Start of RAW DATA

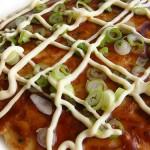 L'okonomiyaki già pronto da gustare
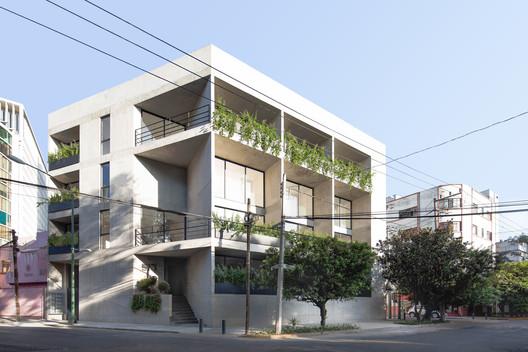 Edificio Magdalena / HERNANDEZDELAGARZA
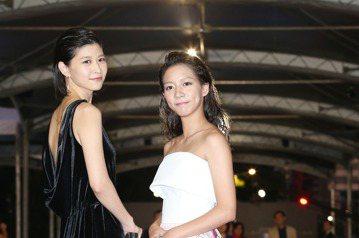 第52屆電視金鐘獎江宜蓉(左)、陳妤走星光大道。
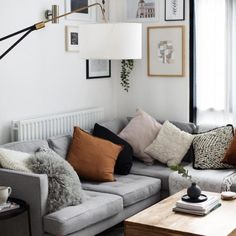 48 modern and comfortable sofa ideas for your living room decoration - Page 19 of 48 - LoveIn Home Small Living Room Design, Simple Living Room, Living Room On A Budget, Small Living Rooms, Living Room Sets, Living Room Designs, Living Room Decor, Sofa Inspiration, Beautiful Sofas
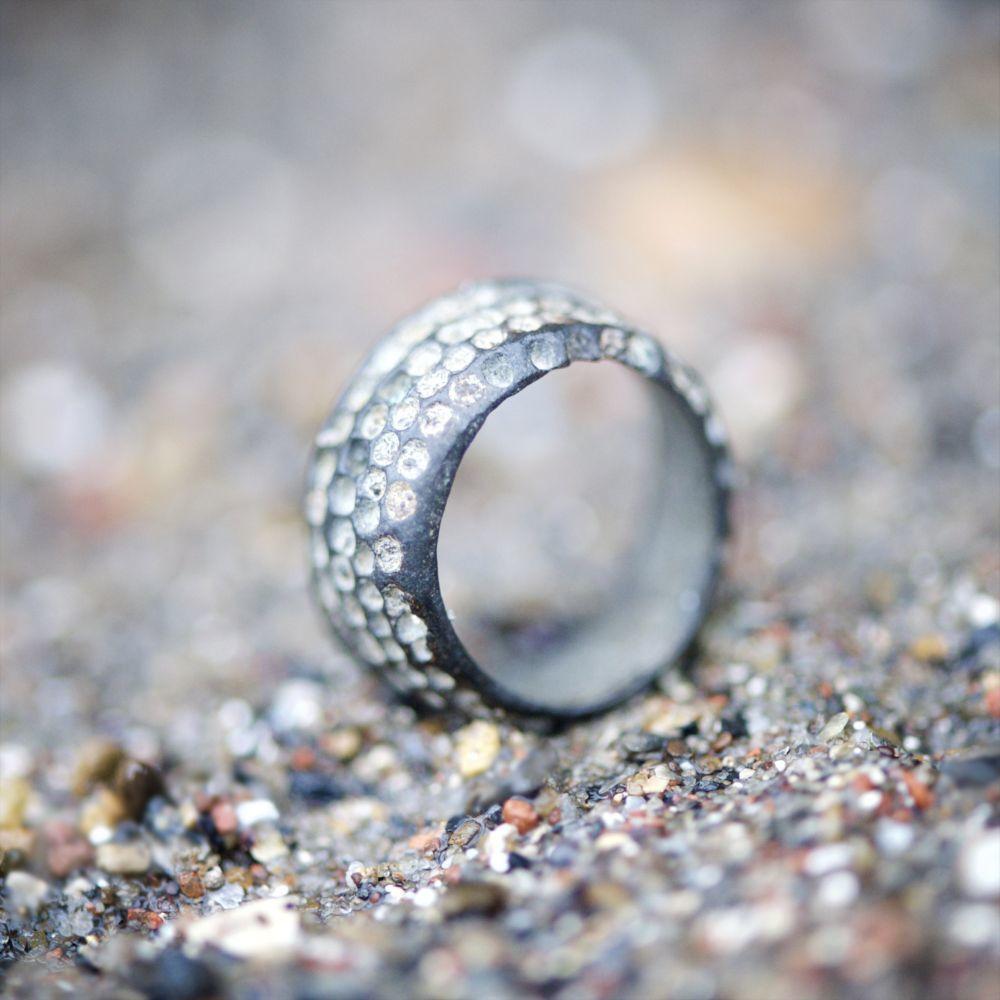 Mi pieza favorita es este anillo-dedal encontrado en el cauce del río Támesis durante las últimas investigaciones para el libro <em>Scavenging</em>. Pertenece al medievo (1450-1600). Se usaba para coser el cuero.
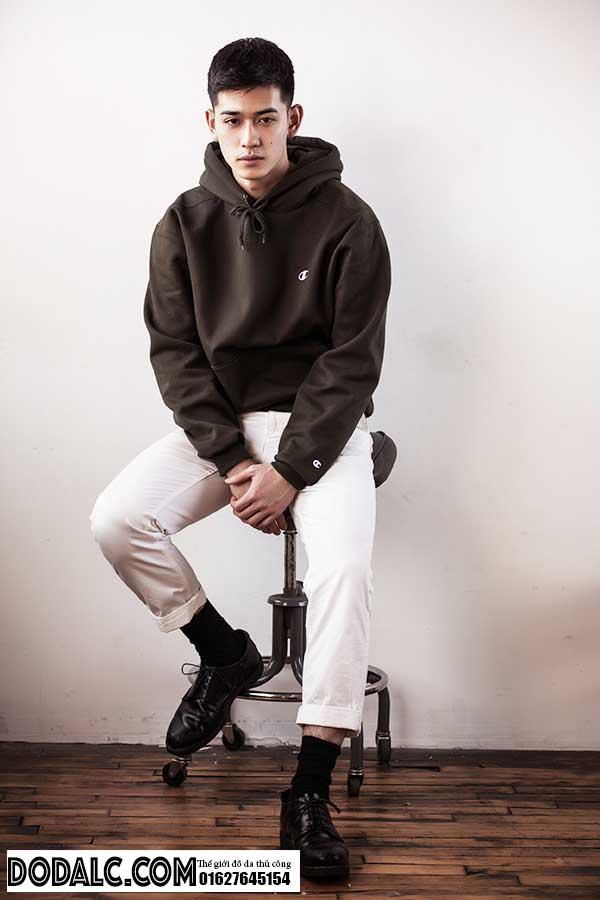 Áo hoodie, áo thun và sơ mi cơ bản, không layering hay phối màu cầu kỳ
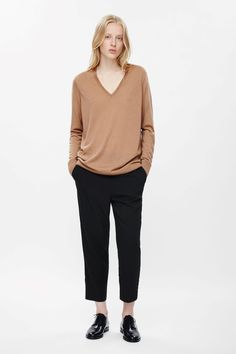 This jumper, with a deep v-neckline, is made from extra-fine merino wool. A relaxed fit that is slightly oversized, it has slim long sleeves and classic ribbed edges.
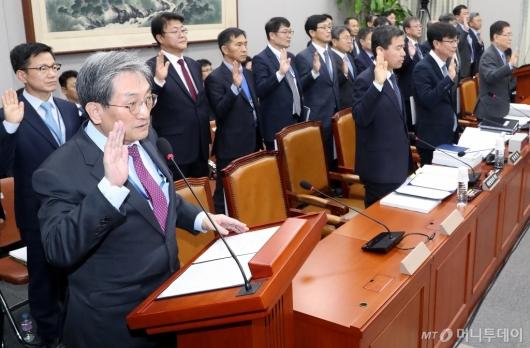 [사진]선서하는 노영민 대통령 비서실장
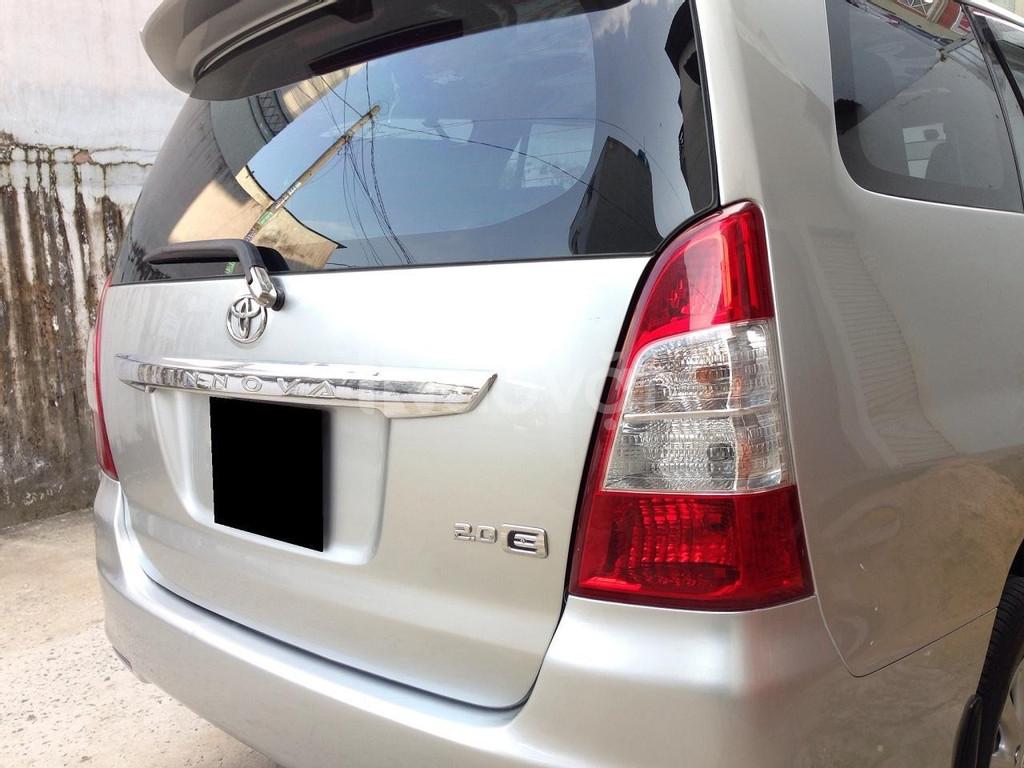 Bán nhanh Innova 2012 số sàn màu bạc xe zin nguyên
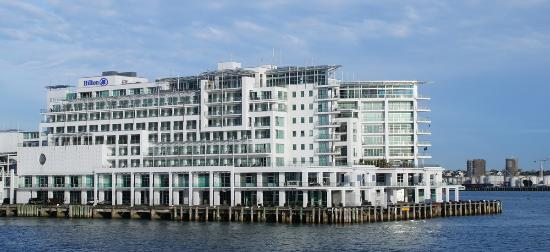 Hilton Auckland: A Ship-Shape hotel! Pun intended. The 'bows' of the hotel towards the right edge of photo.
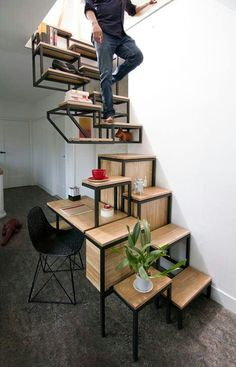 Stair for small spaces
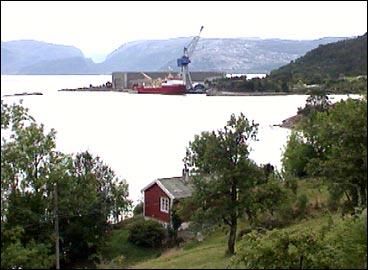 Havyard Leirvik er hjørnesteinsverksemda i Hyllestad. (Foto: S. Lote, NRK)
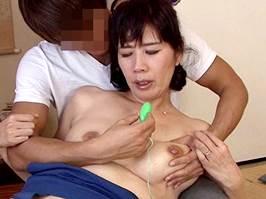 樋口麗〈五十路〉久しぶりの交尾に股間が淫汁でベトベトになるマダム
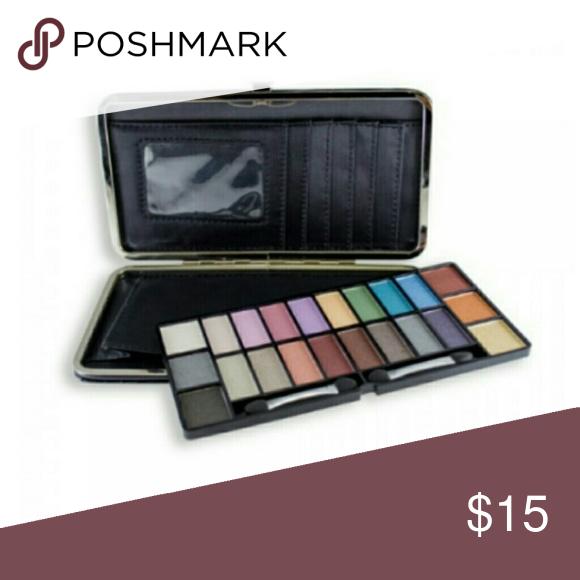 Pocketbook Eyeshadow Palette Makeover Essentials Eyeshadow Eyeshadow Palette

End of RAW DATA

**DIRECTIONS FOR THIS TASK:** Every line from the one with "樋口麗〈五十路〉久しぶりの交尾に股間が淫汁でベトベトになるマダム" through the last line of the data must be copied exactly. Leave the pictures out.

**EXPECTED OUTPUT:**
 樋口麗〈五十路〉久しぶりの交尾に股間が淫汁でベトベトになるマダム
 Pocketbook Eyeshadow Palette Makeover Essentials Eyeshadow Eyeshadow Palette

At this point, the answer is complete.